But a forum, though great as a critique group, can only take a person so far. I soon discovered that as my knowledge of writing and publishing grew, so did my understanding and opinions of it – and my opinions often varied from those of other people. So I started a blog.
Now, a blog can be many different things. To some people it is like a journal, carefully documenting the details of everyday life. To others it is more like a newspaper where they can put tidbits of interesting information in hopes that people will find it useful. Still to others it is rather like a writing practice sheet where they feel obligated to write a story of some sort in order to keep their minds busy. Mine is like a conglomeration of all three. However, though the content of a blog can be very intriguing, I think the most interesting part of every blog is its followers. When I started "The Pen and Parchment" I never considered the fact that some people might find my random musings interesting, yet apparently many people did. My blog serves a double purpose: it gives me a place to practice writing where others can see and enjoy it, and it serves as a website which potential agents and publishers can refer to when considering my queries. It also counts as my official website. Some people build a separate website for their writings and just post a link to their blog; I totally respect this. In fact, I encourage it. But for me, a blog is simple enough to do what I want it to do and to have what I want it to have without getting overwhelming. I can have up to ten separate pages on it, and link to almost anything else I might find interesting or worthwhile, and yet all I need to do to update it is post another entry. I can do more to it if I want to: I can change the look, the theme, the title… almost anything. But it never seems to get complicated.
Here's a platform builder that thousands if not millions of people have come to love and often visit several times daily: Facebook. Now, I admit, I'm not the biggest Facebook fan myself, but I can't deny the potential it shows. Facebook has grown from something so small that people hardly knew what it was, to one of – if not THE biggest – online social site ever built. It's even bigger than My-space, which I remember was quite the fad for several years (though at the time I was never allowed to have one). On Facebook a person cannot only find and communicate with friends and family, but they can also find other people who share the same interests they do, build groups of just about every sort, and choose what they are fans of. They can arrange meetings online and offline, they can talk with people all over the United States and the world, they can follow people whose accomplishments they admire… and they can access all of this information from a computer, or even from a phone. These are just some of the benefits of Facebook and, while all of these facts make it a potentially dangerous site for those who don't know how to use it correctly, many businesses, bands, authors, and more have decided to use this social network to their advantages.
:::::
WHAT TO DO →
[A] In the passage about blogs and Facebook, how many separate pages can the writer have on the blog?
[B] Carry on writing the passage about blogs and Facebook, picking up after its final sentence.
You can ignore the records that follow the passage about blogs and Facebook; they play no part here.
:::::
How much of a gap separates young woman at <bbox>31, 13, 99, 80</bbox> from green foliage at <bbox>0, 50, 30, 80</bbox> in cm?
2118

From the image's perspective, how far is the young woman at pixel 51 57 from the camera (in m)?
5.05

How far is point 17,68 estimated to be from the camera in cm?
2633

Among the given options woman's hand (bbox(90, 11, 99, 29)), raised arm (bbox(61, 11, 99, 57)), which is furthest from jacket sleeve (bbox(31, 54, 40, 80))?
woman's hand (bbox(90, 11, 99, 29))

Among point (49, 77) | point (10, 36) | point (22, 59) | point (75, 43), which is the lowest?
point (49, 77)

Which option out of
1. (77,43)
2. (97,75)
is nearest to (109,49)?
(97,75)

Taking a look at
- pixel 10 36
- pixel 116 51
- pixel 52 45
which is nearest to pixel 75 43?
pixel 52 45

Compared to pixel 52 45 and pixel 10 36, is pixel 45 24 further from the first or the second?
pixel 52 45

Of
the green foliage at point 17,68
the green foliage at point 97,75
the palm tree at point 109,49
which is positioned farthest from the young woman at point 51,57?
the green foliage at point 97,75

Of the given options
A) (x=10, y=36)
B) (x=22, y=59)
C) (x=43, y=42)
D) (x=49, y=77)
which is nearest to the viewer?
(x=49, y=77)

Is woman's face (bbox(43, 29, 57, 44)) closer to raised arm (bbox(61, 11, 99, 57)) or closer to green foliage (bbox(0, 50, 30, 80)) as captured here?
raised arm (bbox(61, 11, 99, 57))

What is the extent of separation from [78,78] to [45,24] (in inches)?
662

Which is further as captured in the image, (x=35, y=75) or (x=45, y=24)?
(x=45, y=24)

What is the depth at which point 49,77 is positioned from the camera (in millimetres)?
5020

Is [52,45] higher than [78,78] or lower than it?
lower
:::::
TASK-BY-TASK ANSWERS →
[A] Up to ten.

[B]
Twitter walks hand in hand with Facebook. Some people laugh that I never did get the hang of it – not for lack of trying, mind. I just can't seem to condense what I have to say in so few words, though if you're looking for quick info on a subject, you can always find something on Twitter.
And then we come to Authonomy, an online writing community where writers can post their work for critique and feedback, and have the potential to eventually be seen by publishers and agents around the world. The trouble with Authonomy is that it has been turned into a kind of game: people say they will read your work if you will read theirs; they will give comments if you do; they will back your book and follow you, if you will back their book and follow them. For some people this method has worked. Many publishers do keep an eye on the Authonomy site and, though the site is relatively young, several book deals have been signed from it already. I suppose my biggest problem is that I don't like to play such games. That said, I have discovered quite a few interesting books that I've read and started to read, and I've also met a few interesting acquaintances through this online network. If a person is willing to learn how the game works, he or she might go very far on this site.
But enough with online social networks; what else can we find to help us build up our platforms?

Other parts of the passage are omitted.